Testosterone therapy for transmasculine patients produces the androgen exposure that drives male pattern hair loss in genetically susceptible individuals. Hair changes are among the most discussed effects of testosterone therapy, with both intended (body and facial hair growth) and unintended (scalp hair loss in pattern distribution) consequences. The timing and pattern of scalp hair loss in this population provides useful information about androgen response dynamics.

Scalp hair loss in trans men on testosterone typically begins 2–5 years after testosterone initiation, with strong dependence on genetic susceptibility, family history of male pattern hair loss strongly predicts which individuals will experience clinically significant loss. Pattern distribution follows the standard Norwood pattern (frontal recession and vertex thinning), and progression rates are similar to cisgender men with equivalent androgen exposure and genetic background.

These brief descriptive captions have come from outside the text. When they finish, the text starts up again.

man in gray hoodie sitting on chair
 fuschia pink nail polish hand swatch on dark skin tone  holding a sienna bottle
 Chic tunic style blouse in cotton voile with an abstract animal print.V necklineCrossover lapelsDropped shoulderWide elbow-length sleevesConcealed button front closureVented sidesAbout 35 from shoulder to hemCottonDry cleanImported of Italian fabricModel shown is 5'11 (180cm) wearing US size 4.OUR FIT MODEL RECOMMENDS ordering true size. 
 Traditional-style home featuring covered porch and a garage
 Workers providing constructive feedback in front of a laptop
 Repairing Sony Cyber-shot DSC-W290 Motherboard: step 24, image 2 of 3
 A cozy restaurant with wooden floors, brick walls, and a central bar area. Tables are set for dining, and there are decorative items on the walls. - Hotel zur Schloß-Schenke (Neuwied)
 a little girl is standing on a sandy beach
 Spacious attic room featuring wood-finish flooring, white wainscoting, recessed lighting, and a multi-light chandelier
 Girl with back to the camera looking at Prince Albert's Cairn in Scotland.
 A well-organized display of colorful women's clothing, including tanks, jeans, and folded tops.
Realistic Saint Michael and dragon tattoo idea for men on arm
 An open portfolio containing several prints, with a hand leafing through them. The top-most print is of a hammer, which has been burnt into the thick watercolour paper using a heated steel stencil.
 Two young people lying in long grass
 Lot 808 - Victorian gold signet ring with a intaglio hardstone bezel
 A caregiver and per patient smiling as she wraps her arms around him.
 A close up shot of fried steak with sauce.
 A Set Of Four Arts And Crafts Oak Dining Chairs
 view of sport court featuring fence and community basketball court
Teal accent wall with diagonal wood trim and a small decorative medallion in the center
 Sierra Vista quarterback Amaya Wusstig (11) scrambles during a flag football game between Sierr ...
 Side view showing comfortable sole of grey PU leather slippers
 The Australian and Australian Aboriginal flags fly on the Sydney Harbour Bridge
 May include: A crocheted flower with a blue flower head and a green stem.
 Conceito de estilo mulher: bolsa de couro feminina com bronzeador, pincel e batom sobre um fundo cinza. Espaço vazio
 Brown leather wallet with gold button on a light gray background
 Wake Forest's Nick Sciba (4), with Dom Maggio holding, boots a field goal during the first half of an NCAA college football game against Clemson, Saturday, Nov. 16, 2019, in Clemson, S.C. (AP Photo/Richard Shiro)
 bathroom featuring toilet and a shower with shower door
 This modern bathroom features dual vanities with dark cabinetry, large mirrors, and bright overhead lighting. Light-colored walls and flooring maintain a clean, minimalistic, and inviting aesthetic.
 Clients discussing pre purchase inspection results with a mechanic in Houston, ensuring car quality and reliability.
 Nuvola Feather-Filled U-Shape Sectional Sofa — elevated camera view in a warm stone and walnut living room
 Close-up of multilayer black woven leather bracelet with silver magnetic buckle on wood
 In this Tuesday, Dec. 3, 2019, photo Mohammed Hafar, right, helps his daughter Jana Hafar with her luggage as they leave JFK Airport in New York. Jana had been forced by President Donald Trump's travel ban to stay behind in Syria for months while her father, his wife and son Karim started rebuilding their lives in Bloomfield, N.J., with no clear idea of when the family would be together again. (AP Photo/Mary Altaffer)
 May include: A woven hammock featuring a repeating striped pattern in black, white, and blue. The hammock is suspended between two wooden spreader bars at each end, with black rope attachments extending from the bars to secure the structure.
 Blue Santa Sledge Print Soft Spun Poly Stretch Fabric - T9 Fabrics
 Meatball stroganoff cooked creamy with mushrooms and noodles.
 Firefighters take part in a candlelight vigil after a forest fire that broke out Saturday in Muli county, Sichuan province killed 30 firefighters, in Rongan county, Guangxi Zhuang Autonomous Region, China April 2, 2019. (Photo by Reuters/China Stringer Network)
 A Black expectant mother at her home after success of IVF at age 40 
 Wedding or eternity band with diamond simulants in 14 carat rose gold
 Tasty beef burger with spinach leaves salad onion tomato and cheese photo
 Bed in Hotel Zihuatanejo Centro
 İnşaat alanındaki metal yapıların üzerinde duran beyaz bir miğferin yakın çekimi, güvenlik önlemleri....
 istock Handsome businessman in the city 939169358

Treatment considerations include the standard finasteride and minoxidil options, with some additional considerations. Finasteride blocks DHT but doesn't affect testosterone levels, important reassurance for patients prioritising masculinising effects, since beard growth, voice deepening, and body fat distribution depend on testosterone rather than DHT. Patients with strong family history of pattern hair loss who are starting testosterone may consider prophylactic finasteride if hair preservation is a priority. The conversation about hair changes during informed consent for testosterone therapy should include both the likely beard/body hair changes and the possible scalp hair implications.